Priorities, purpose and coffee stains: 3 things to know when running a startup
This month, the AZTB Lunch and Learn made its way to Infusionsoft where the company’s vice president of talent Anita Grantham gave an inspiring talk about the reality of owning a startup and down to the nitty-gritty truth of the business.
Before Grantham joined the Infusionsoft team, she was — and still is — a small business owner, struggling to understand the ins and outs of running a business. With her husband as co-owner, Grantham started up Draw 10 Sports Bar and Grill in the heart of the Valley. After experiencing the pain of what it’s like to own a small business, Grantham shared three tips that every entrepreneur should keep in mind when running their startup.
Total run time 27 minutes
In order to successfully start and operate an enterprise, entrepreneurs must be proactive in their mindset, Grantham said.
Instead of focusing on the flashy details that only seem important on the surface, entrepreneurs should dig deeper to find the brutal facts that have an impact on the success of their businesses.
“Sometimes as entrepreneurs we are afraid to look at the truth,” Grantham said. “As entrepreneurs, we get trapped by what we feel we have to do for the business all the time.”
Instead of only being driven by what we feel is important, Grantham recommended that entrepreneurs investigate and prioritize the issues that are keeping them up at night and to solve them head-on, one by one instead of trying to multitask.
“It’s a law, just like gravity, that we can only do one thing at a time with excellence,” Grantham said. “The whole era of can you multitask and all those interview questions that we’ve been pelted with have just screwed up our whole world into thinking that we can do everything at once and do everything well. It’s just not true.”
Entrepreneurs should also focus on clearly defining their company’s purpose, Grantham added.
By defining a startup’s purpose, it helps entrepreneurs prioritize and stay clear on what they do and what they don’t do.

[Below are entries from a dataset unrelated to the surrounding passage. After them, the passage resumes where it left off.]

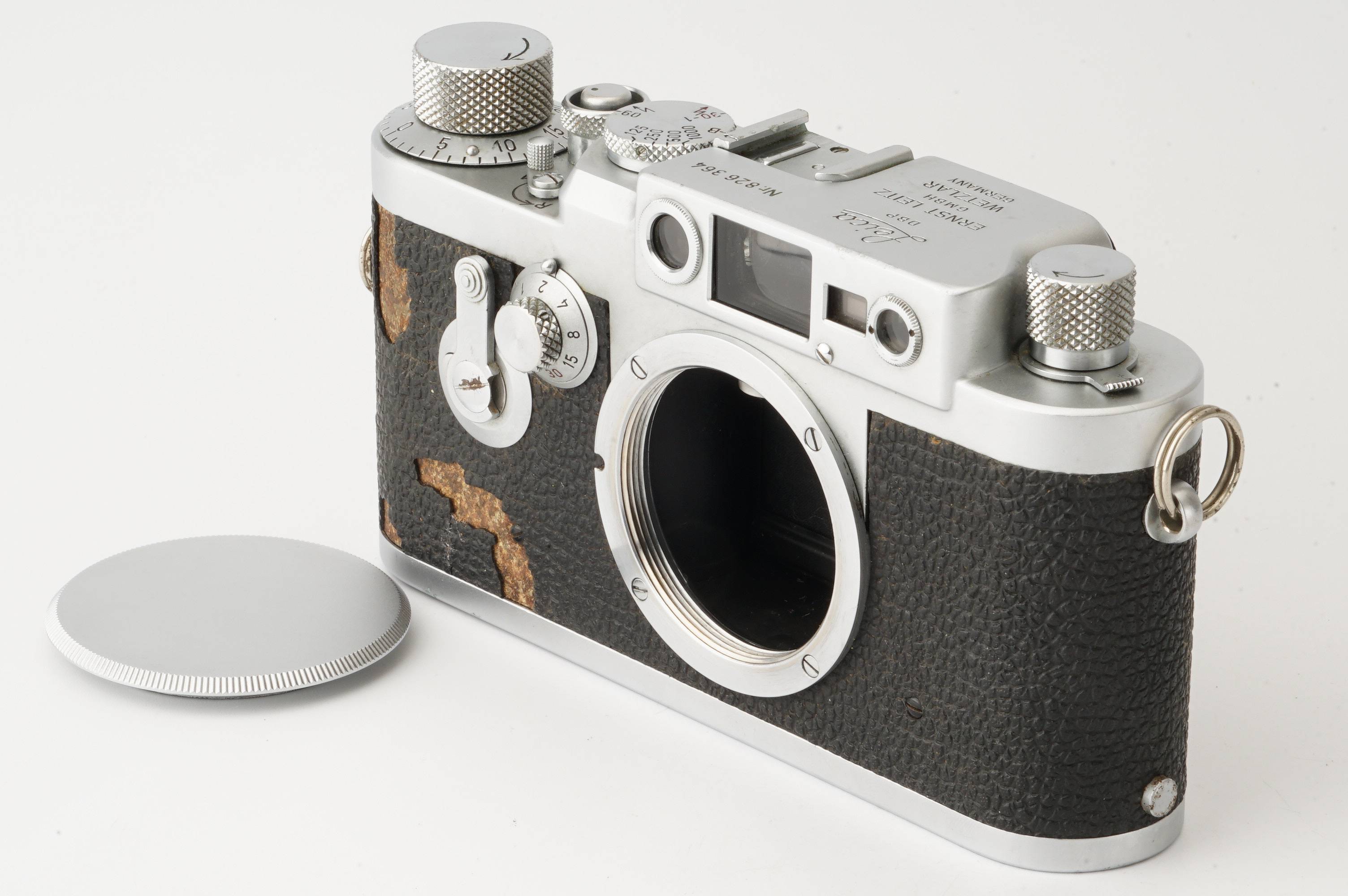 ライカ Leica IIIg バルナック レンジファインダー ボディ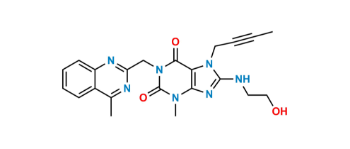 Picture of Linagliptin Impurity 34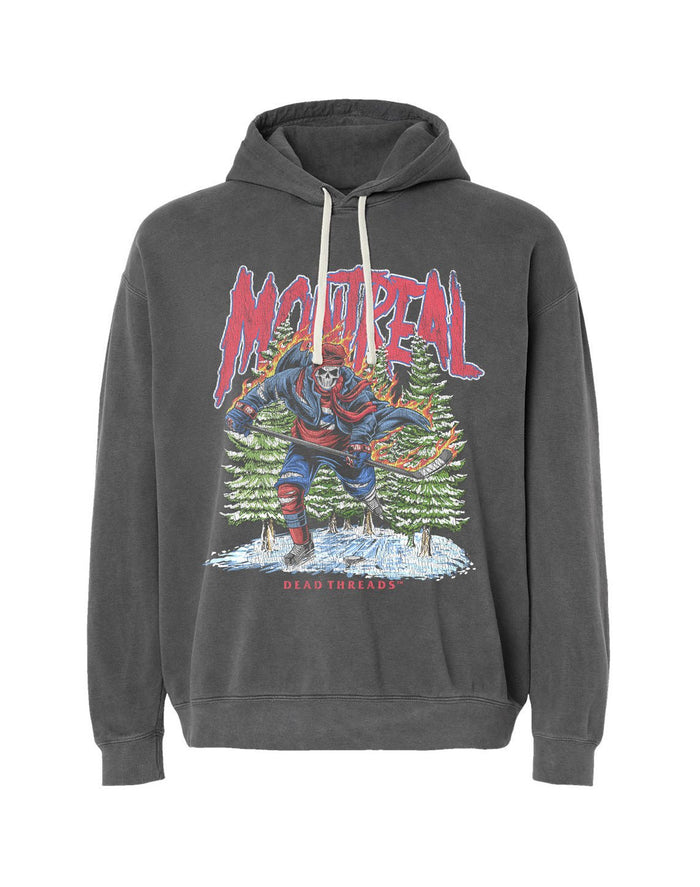 MONTREAL HOCKEY - LIGHTWEIGHT HOODIE – Lightweight – Dead Threads Apparel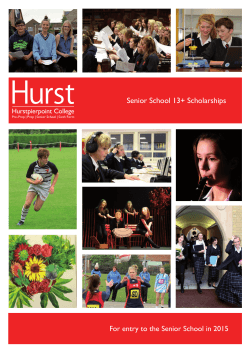here - Hurstpierpoint College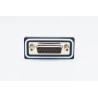 Norcomp SDF 15-Way Right Angle Surface Mount D-Sub Connector, 2.74 mm Pitch, 1000V, 5A, Female, Board Lock SDF-R15-213L461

“I really encourage you to spend more time with this,” Grantham said. “It’s through defining and articulating a purpose that you are able to set relationships upon.”
The additional benefit of a purpose is that it keeps your goals in alignment with whom you choose to form partnerships with, which helps make your overall experience together less stressful and more enjoyable.
Navigating the Negative
Besides looking at the internal operations of a startup, Grantham also urged entrepreneurs to go directly to their customers for their own two cents.
She cited an experiment with a Scandinavian airline where customers were asked for their opinions about the airline and only focused on the coffee stains — or bad aspects — of their flying experience. This concept of citing the bad and ignoring the good is common with referrals, Grantham added.
Business owners should go to their customers to discover the good and bad of their operation and what improvements are needed, Grantham said, adding that they should not be afraid of these results.
“It’s powerful to look at reviews and interact with your customers and see what they see as your own coffee stains and how that can impact your business,” Grantham said.
By looking at a startup’s own issues through the eyes of most important member of the business — the customers — entrepreneurs can further prioritize the facts from their feelings, which will ultimately help them navigate through the bad aspects of a startup.